◆ Exercise brief: Which lines in the records below hold the word "cell"? Copy each of them.

::: Input records :::

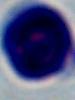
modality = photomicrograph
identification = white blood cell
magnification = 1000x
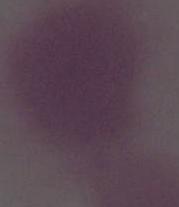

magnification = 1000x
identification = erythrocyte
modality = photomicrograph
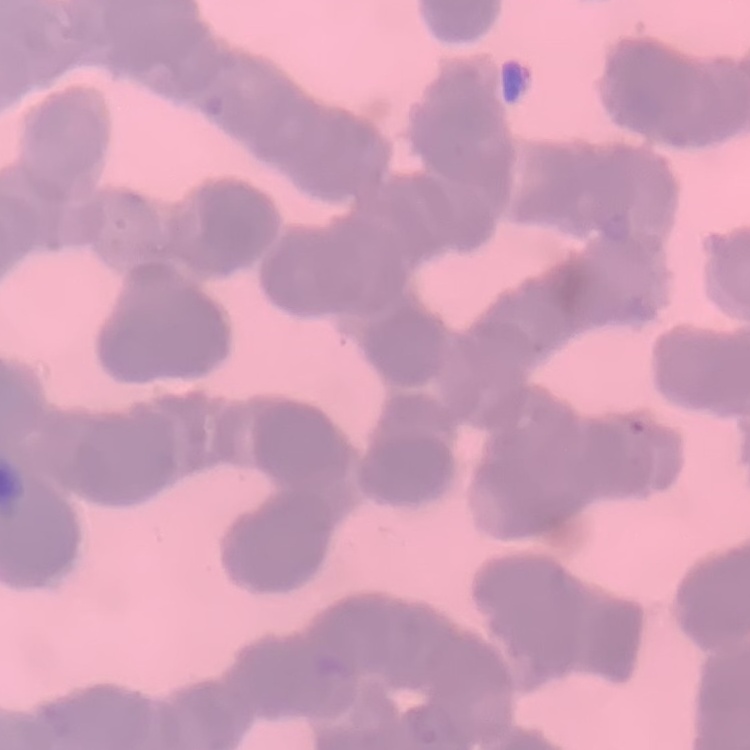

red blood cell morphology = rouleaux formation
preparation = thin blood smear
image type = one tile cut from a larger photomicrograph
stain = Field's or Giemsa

:::
::: Input records :::

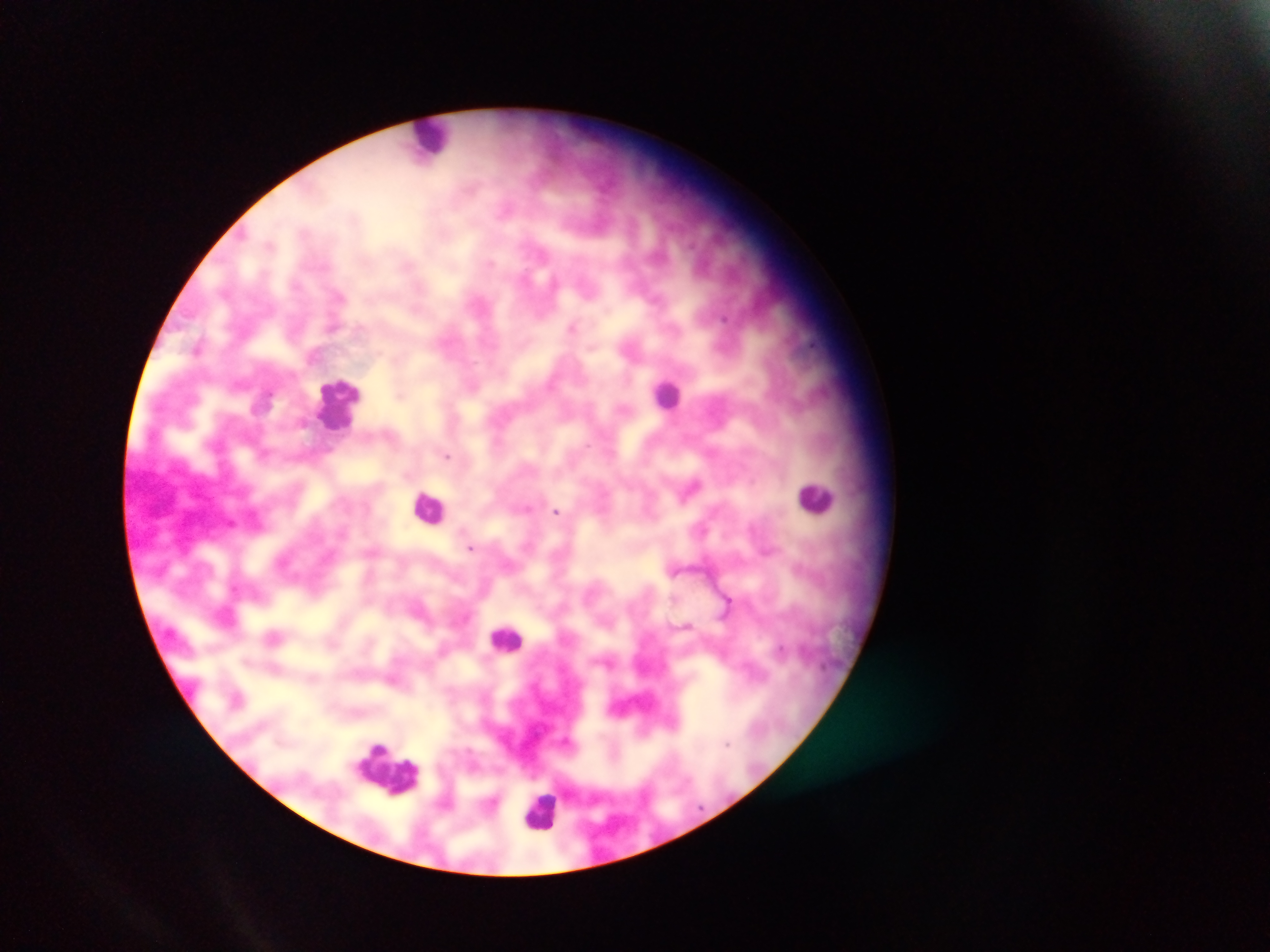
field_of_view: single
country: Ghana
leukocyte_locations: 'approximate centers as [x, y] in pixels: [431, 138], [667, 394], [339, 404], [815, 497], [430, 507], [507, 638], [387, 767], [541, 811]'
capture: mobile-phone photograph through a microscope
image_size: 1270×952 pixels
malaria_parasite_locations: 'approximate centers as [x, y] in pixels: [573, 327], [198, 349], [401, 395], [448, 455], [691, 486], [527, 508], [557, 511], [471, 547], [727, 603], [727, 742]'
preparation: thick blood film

:::

◆ Output below:
identification = white blood cell
red blood cell morphology = rouleaux formation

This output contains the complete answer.